The Patients Bill of Rights was passed but is generally weak in that it still allows HMO’s to make major medical decisions.
Managed Care (HMO’s or MCO’s) have all but replaced traditional fee-for-service plans and are now proving not to be any more cost-effective.
The United States is the only industrialized nation that does not have national health care.
We need a system that provides universal coverage. And, we need to actively advocate for such a system by insisting that Congress put universal health care back on the agenda in 2000.
The UCC Health Care Task Force was revised and met in Cleveland in November to prioritize health issues and to develop a health agenda. One of the top five priorities that emerged from this meeting was Universal Health Care Access. The goal is to organize, educate, equip and mobilize local congregations and the community for advocating for universal health care!
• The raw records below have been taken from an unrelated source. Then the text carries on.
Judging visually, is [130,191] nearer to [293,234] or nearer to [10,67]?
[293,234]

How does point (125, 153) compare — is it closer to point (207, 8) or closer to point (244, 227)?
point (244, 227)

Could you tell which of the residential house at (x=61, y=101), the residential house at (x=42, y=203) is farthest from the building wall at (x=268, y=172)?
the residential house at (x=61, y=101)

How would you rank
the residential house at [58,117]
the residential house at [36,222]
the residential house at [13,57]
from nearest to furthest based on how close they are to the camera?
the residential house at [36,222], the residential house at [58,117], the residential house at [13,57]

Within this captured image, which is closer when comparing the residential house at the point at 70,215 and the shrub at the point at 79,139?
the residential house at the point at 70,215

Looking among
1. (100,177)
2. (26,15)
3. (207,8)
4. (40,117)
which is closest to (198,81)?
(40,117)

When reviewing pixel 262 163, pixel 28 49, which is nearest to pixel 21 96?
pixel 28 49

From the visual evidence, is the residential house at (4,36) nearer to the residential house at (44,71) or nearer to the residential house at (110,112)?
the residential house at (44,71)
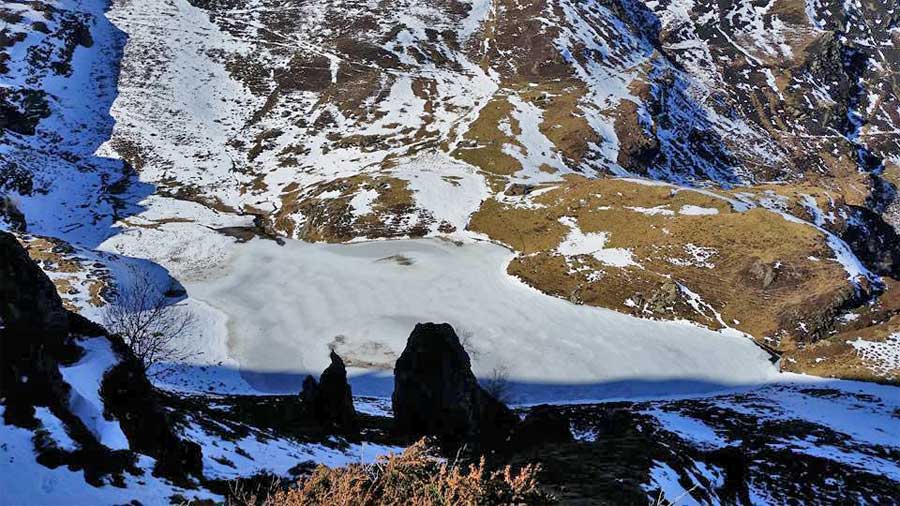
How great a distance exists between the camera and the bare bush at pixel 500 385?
146ft

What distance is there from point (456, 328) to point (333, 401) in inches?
1079

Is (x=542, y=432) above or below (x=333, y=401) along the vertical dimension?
above

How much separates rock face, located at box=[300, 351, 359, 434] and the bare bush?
660 inches

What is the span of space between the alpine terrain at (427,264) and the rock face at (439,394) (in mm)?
203

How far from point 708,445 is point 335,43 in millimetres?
162738

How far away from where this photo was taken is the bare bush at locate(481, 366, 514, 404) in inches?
1754

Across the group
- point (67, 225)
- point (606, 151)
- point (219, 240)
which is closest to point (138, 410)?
point (219, 240)

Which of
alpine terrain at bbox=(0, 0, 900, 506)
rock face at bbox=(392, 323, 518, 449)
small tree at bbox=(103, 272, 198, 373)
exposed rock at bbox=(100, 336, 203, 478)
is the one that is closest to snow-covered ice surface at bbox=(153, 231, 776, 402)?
alpine terrain at bbox=(0, 0, 900, 506)

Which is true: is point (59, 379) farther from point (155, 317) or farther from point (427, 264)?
point (427, 264)

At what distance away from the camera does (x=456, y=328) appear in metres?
56.0

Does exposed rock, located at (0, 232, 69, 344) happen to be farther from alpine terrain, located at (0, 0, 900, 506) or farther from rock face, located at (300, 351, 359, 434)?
rock face, located at (300, 351, 359, 434)

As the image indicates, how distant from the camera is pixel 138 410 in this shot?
1464 cm

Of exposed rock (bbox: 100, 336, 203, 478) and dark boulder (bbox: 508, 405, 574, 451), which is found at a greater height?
exposed rock (bbox: 100, 336, 203, 478)

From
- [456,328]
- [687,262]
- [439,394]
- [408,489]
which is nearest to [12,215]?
[456,328]
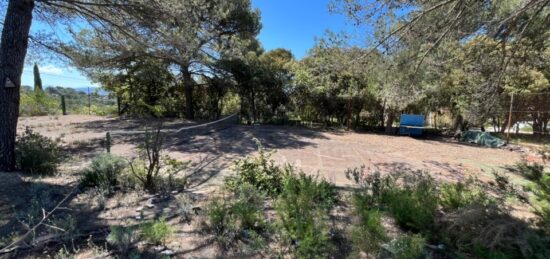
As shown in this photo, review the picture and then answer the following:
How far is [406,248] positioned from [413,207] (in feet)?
2.12

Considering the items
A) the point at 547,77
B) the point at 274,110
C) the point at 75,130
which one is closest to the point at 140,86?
the point at 75,130

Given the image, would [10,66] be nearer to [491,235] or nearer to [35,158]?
[35,158]

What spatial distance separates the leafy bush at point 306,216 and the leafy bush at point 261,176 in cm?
25

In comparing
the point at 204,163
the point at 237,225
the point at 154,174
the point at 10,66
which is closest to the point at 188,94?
the point at 204,163

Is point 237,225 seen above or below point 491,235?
below

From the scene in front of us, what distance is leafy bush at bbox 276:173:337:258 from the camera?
227cm

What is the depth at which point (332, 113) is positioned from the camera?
13.1m

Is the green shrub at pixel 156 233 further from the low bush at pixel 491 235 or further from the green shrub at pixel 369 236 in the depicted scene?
the low bush at pixel 491 235

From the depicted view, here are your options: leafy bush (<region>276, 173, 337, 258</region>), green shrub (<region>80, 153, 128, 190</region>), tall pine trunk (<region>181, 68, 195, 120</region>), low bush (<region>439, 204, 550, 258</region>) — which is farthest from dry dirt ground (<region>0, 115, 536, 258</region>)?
tall pine trunk (<region>181, 68, 195, 120</region>)

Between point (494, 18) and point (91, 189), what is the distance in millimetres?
5685

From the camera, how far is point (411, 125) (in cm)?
1166

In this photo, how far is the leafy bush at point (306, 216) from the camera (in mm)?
2270

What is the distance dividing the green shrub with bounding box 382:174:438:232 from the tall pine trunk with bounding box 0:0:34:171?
16.6ft

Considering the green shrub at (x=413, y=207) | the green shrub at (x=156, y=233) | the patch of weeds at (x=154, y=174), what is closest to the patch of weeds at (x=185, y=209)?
the green shrub at (x=156, y=233)
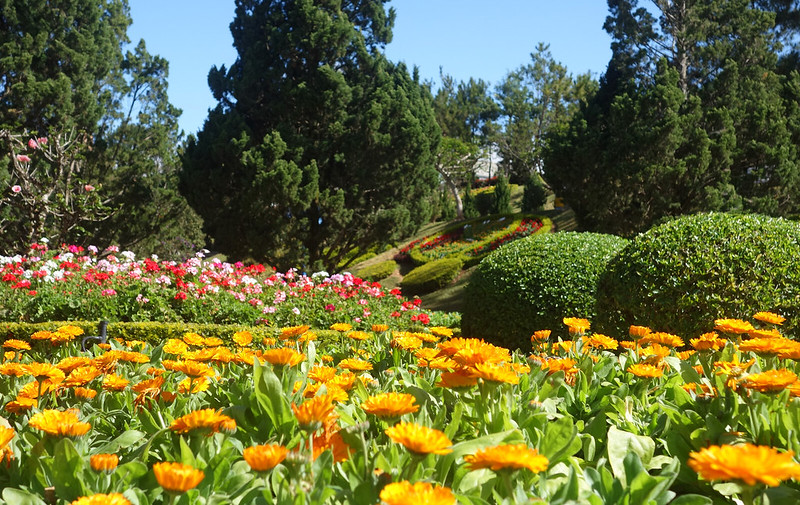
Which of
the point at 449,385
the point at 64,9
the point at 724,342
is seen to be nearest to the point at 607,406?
the point at 449,385

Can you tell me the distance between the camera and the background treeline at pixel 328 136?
1282cm

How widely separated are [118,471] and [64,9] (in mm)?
15846

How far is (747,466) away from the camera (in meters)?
0.80

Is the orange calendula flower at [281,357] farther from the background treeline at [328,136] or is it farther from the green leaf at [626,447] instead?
the background treeline at [328,136]

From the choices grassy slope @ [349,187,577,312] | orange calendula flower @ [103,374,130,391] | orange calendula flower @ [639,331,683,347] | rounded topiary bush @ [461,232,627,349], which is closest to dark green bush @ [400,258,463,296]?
grassy slope @ [349,187,577,312]

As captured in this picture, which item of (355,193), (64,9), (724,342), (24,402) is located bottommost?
(724,342)

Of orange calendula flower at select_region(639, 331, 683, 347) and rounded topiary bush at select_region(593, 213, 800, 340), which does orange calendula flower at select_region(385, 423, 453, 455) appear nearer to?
orange calendula flower at select_region(639, 331, 683, 347)

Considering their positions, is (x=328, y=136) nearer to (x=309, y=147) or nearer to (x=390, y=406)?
(x=309, y=147)

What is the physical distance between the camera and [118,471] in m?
1.12

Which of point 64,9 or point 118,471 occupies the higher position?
point 64,9

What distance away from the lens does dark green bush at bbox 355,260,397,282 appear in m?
18.2

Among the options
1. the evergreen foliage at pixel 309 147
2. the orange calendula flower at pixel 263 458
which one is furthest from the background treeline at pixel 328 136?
the orange calendula flower at pixel 263 458

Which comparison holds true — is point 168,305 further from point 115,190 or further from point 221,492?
point 115,190

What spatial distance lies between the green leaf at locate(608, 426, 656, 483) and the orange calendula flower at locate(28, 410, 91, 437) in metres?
1.11
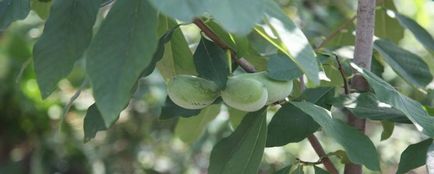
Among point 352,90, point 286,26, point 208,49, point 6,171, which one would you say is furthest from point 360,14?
point 6,171

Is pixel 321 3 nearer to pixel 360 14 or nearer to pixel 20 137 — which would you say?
pixel 20 137

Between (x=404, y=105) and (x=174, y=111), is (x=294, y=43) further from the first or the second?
(x=174, y=111)

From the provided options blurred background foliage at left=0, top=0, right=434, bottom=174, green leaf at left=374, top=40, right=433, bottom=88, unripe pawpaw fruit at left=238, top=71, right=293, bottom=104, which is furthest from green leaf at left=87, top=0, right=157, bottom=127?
blurred background foliage at left=0, top=0, right=434, bottom=174

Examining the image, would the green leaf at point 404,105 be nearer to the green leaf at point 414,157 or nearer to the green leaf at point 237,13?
the green leaf at point 414,157

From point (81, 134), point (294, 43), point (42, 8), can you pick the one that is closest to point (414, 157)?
point (294, 43)

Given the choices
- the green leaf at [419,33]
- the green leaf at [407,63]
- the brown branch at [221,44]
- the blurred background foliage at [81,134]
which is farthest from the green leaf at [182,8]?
the blurred background foliage at [81,134]

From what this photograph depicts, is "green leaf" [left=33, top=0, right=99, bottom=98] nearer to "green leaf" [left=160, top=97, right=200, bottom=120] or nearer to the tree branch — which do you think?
"green leaf" [left=160, top=97, right=200, bottom=120]
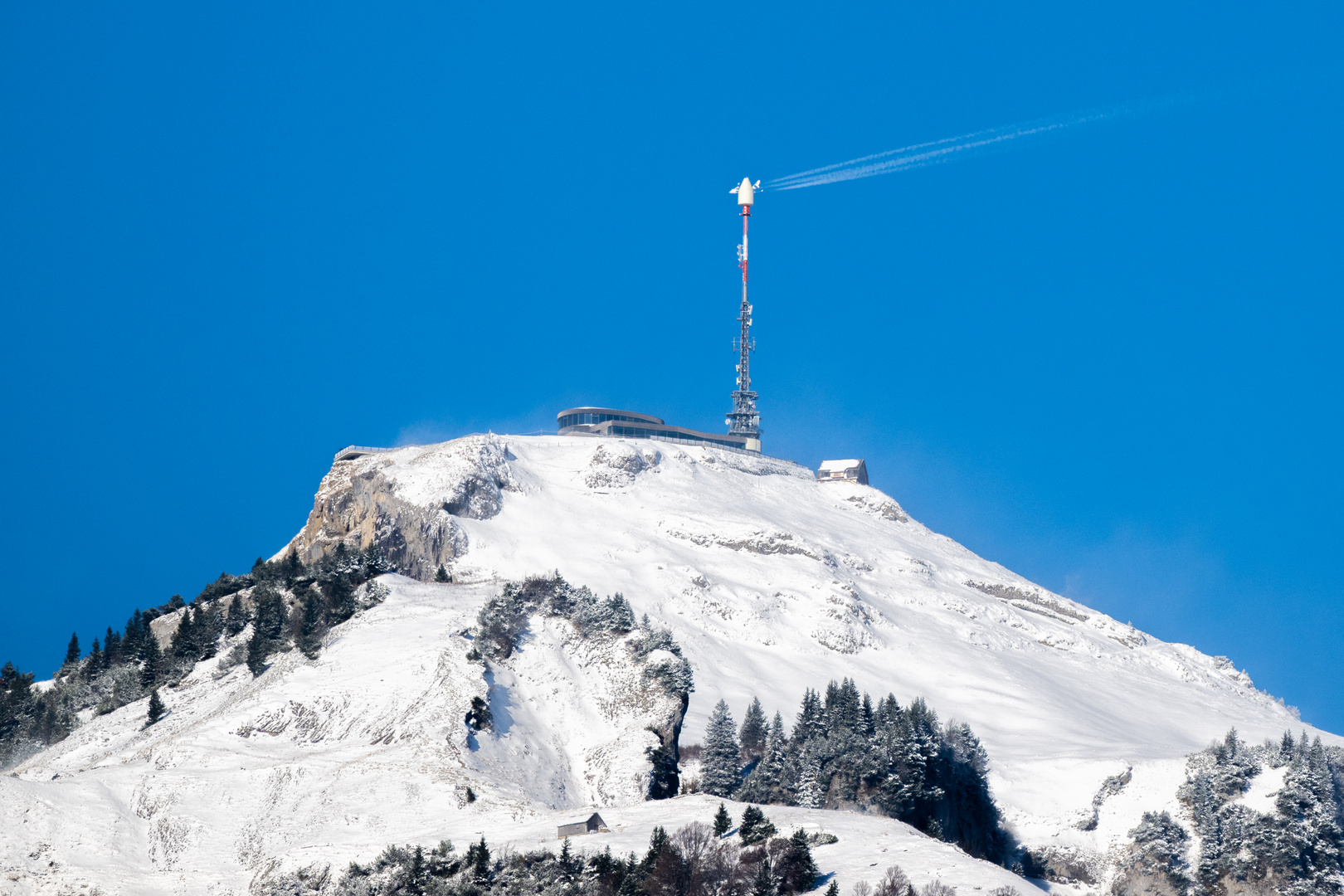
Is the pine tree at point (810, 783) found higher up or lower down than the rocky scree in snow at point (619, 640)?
lower down

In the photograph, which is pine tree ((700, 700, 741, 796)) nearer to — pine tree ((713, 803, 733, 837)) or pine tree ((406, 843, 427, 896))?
pine tree ((713, 803, 733, 837))

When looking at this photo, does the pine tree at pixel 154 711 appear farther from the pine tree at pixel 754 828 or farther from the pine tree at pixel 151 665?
the pine tree at pixel 754 828

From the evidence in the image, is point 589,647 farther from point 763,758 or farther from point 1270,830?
point 1270,830

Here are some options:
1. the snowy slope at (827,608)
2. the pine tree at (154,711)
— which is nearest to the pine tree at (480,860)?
the snowy slope at (827,608)

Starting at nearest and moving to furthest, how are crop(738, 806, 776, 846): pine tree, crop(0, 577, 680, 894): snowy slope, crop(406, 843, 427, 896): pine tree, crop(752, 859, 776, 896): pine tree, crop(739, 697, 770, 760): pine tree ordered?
crop(752, 859, 776, 896): pine tree, crop(406, 843, 427, 896): pine tree, crop(738, 806, 776, 846): pine tree, crop(0, 577, 680, 894): snowy slope, crop(739, 697, 770, 760): pine tree

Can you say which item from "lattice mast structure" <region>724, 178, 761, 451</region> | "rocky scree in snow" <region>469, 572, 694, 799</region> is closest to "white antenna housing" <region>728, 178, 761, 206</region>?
"lattice mast structure" <region>724, 178, 761, 451</region>

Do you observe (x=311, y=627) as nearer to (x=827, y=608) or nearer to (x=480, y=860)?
(x=480, y=860)

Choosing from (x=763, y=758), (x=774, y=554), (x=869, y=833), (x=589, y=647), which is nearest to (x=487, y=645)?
(x=589, y=647)
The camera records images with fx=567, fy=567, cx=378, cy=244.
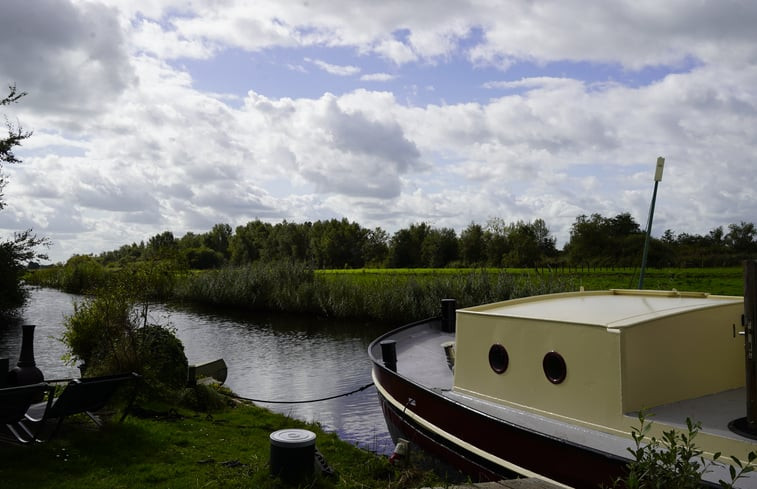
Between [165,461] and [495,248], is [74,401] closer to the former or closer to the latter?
[165,461]

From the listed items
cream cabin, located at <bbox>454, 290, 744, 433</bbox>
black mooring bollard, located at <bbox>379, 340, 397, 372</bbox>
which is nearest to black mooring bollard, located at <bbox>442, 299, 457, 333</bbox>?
black mooring bollard, located at <bbox>379, 340, 397, 372</bbox>

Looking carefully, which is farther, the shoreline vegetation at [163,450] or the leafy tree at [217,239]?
the leafy tree at [217,239]

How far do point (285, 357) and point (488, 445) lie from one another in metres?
11.4

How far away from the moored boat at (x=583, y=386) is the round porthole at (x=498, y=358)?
1 centimetres

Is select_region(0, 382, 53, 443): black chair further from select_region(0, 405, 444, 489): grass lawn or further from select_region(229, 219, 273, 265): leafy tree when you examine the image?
select_region(229, 219, 273, 265): leafy tree

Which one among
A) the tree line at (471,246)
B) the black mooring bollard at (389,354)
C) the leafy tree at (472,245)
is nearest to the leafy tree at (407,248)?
the tree line at (471,246)

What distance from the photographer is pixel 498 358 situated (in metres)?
5.94

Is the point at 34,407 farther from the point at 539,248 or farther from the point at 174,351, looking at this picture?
the point at 539,248

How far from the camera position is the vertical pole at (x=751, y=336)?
164 inches

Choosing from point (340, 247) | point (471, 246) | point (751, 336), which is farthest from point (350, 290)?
point (340, 247)

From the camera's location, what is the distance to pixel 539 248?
5284 centimetres

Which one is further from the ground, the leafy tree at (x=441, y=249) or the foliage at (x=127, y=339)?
the leafy tree at (x=441, y=249)

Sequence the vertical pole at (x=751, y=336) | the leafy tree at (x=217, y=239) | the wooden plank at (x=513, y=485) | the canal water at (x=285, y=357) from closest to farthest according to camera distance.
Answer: the wooden plank at (x=513, y=485)
the vertical pole at (x=751, y=336)
the canal water at (x=285, y=357)
the leafy tree at (x=217, y=239)

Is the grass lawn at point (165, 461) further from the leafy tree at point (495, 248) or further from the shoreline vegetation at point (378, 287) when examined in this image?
the leafy tree at point (495, 248)
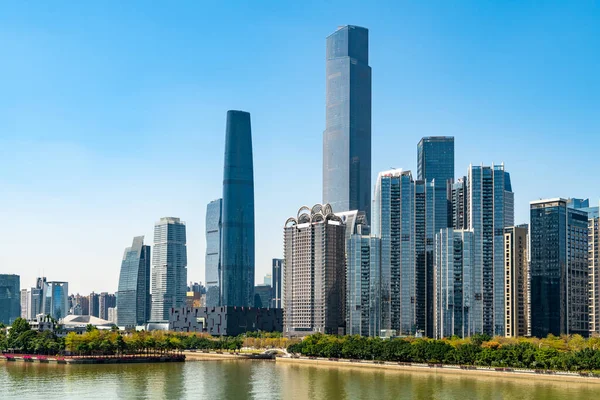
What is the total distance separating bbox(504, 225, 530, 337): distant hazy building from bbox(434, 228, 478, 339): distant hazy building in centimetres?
858

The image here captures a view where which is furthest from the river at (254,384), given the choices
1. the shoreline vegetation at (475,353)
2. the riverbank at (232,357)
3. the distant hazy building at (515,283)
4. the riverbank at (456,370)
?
the distant hazy building at (515,283)

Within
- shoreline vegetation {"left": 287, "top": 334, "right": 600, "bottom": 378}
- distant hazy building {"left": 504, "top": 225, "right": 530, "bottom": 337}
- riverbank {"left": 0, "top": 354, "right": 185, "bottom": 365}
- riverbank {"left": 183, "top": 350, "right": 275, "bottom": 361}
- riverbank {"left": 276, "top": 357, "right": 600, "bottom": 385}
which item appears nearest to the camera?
riverbank {"left": 276, "top": 357, "right": 600, "bottom": 385}

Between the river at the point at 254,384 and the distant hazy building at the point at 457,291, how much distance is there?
52617mm

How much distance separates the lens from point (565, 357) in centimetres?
13362

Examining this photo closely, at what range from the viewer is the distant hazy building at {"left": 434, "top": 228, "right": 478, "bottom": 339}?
7702 inches

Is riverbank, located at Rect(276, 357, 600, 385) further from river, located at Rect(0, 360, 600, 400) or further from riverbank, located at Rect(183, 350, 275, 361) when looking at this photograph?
riverbank, located at Rect(183, 350, 275, 361)

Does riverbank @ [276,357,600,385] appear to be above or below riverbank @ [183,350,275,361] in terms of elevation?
above

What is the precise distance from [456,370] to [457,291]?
5660 cm

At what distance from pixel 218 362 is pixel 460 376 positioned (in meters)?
56.1

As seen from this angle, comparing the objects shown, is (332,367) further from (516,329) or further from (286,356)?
(516,329)

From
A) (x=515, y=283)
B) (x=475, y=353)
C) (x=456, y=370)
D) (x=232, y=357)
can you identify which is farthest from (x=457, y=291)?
(x=456, y=370)

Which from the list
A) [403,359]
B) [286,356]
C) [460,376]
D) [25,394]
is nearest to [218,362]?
[286,356]

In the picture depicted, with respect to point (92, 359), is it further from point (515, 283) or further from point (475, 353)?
point (515, 283)

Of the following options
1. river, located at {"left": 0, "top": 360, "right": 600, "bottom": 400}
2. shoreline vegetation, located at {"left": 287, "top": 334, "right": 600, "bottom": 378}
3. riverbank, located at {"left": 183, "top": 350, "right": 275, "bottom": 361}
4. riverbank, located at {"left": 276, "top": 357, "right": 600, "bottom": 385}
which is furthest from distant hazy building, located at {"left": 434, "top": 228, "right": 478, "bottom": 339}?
river, located at {"left": 0, "top": 360, "right": 600, "bottom": 400}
This resolution calls upon the United Church Board for Homeland Ministries, the Office for Church In Society, the Office for Communication, the Office of Church Life and Leadership, the United Church Board for World Ministries, The Council for Human Service Ministries, agencies of the United Church of Christ, individual churches, conferences and associations to REAFFIRM their commitment to health and universal health care as per the recommendation from General Synod Eighteen.
WHEREAS, we believe that health care is a basic right and not a privilege; and
WHEREAS, the gospels convey a message from God—a very powerful message that is the Church’s marching order to meet the issue of affordable, accessible health care for all; and
WHEREAS, medical and health research have proven beyond question that poverty is the single strongest predictor of disease, disability and premature death, and that poverty is also the strongest predictor of blocked access to medical care; and
WHEREAS, an estimated 90 million people have little or no health insurance; and
WHEREAS, rationed care, loss of doctor choice, reduced quality of care and higher costs have now become the norm rather than the exception;
THEREFORE BE IT RESOLVED that the United Church Board for Homeland Ministries calls upon conferences, associations, and local churches to awake and rise to this epidemic of health care injustice and abuse of the health care system; and
BE IT FURTHER RESOLVED that the United Church Board for Homeland Ministries encourages local churches, conferences, associations, instrumentalities, organizations, health and welfare institutions associated with the UCC to once again join with the National Council of Churches and other denominations in the movement to raise the visibility of “Universal Health Care in the 2000 electoral season.”
BE IT FURTHER RESOLVED that the United Church Board for Homeland Ministries encourages local churches, conferences, associations, instrumentalities, organizations, and health and welfare institutions associated with the UCC to join in education and advocacy activities to advance legislation that support universal health care;
AND BE IT FURTHER RESOLVED that the United Church Board for Homeland Ministries RE-APPOINT The UCC Health Care Task Force to work in concert with the office of Church in Society (OCIS), the Office for Communication, the Office of Church Life and Leadership, UCC Health and Welfare Coordinating Council, the UCC Parish Nurse and Physician’s Network and the Council for Health and Human Service Ministries (CHHSM) to revisit this issue and to develop new action plans and strategies for empowering our local churches to work for the establishment of Health Care For All.